One of the presentations I had the pleasure of attending at the OTA/Encyclomedia conference was on coaching vs. Mentoring. The speaker Dr. Bruce Ellis (https://twitter.com/drbruceellis) covered the two models of teaching others. How to develop a good program based on desired outcomes. I see this is a major issue going forward with technology. At Sequoyah we have tried several different approaches to teaching technology to teachers. Success has been noticeable in some areas and in others we still falter. Moving forward we have some essential questions that need answers. We need to develop a plan based on those questions and have follow through with the methods and processes we decide upon.
As technology becomes more pervasive in the educational arena it will be necessary for teachers to not only know the technology itself but to be able to teach students how to use the technology for greater understanding. I look forward to the adventure ahead.
We are becoming familiar with blogging. Writing and sharing, developing ideas and creating. One of the next extensions in the blogging world is the PodCast. PodCasting is a recording published to the web. They were once saved onto the iPod for playback. Now most any device can be used not only to playback a PodCast but to record one too.
Scott turned me onto SoundCloud (https://soundcloud.com/). SoundCloud is a PodCasting platform. Record, upload, and playback your recordings with ease. Morning drives seem to be a popular time for recording via a mobile phone. I set up my SoundCloud account in about ten minutes and made my first podcast on my way to school on Friday.

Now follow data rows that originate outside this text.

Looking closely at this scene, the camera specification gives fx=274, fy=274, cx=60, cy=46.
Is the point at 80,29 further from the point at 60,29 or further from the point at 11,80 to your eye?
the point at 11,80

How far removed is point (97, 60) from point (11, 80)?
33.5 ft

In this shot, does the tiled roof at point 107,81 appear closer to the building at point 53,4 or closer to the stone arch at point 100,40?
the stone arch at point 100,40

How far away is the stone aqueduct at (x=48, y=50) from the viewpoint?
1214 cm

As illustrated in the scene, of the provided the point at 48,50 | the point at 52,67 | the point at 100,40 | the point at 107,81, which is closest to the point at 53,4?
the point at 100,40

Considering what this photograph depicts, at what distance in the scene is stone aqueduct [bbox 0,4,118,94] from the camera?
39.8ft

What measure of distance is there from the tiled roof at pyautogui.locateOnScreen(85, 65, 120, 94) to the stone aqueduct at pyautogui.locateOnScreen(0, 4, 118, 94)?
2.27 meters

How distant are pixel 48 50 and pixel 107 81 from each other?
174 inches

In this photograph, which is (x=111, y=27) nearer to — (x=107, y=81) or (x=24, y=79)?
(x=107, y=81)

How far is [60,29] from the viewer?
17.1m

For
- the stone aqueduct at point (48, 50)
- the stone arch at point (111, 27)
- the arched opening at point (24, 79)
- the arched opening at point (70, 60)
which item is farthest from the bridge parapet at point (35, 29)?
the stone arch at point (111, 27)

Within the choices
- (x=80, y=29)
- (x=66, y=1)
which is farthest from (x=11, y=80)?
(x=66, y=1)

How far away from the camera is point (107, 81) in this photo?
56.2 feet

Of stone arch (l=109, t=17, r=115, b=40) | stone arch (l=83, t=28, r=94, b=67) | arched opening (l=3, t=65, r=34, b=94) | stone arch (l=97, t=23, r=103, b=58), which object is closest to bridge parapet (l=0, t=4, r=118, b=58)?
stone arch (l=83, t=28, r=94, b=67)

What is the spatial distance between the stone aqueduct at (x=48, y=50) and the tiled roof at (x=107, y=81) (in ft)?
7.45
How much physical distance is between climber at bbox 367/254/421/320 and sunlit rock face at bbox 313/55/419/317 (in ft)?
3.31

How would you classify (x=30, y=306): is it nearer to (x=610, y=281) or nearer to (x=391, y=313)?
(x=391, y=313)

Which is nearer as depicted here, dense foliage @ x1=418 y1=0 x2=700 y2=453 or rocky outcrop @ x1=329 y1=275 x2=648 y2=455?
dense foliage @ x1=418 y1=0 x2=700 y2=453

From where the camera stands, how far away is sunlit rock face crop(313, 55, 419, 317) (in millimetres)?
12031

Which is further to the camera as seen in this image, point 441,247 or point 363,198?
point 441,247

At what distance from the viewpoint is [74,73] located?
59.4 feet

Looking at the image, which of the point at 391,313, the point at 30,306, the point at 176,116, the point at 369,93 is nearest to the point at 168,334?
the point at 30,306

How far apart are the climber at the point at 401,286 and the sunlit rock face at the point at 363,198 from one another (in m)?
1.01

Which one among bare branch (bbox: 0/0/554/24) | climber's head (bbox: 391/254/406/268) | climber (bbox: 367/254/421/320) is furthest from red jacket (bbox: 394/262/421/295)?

One of the issues I see with the podcast is preparation. How to fill the time. Topics and transitions. It is really necessary to plan ahead unless you are just a really good communicator. But if you are a really good communicator you already plan ahead. Anyway check out SoundCloud. How can you use it in the classroom?
Students could record a presentation. Maybe they do not want to talk in front of class. It would be for the teachers eyes (ears) only. Words and definitions can be recorded to help study time. Auditory learners would benefit greatly from hearing it again. Lecture notes on SoundCloud, share with the class. Class projects like an radio interview of historical figures or a old time radio show.
Be sure to share with us if you are developing a PodCast.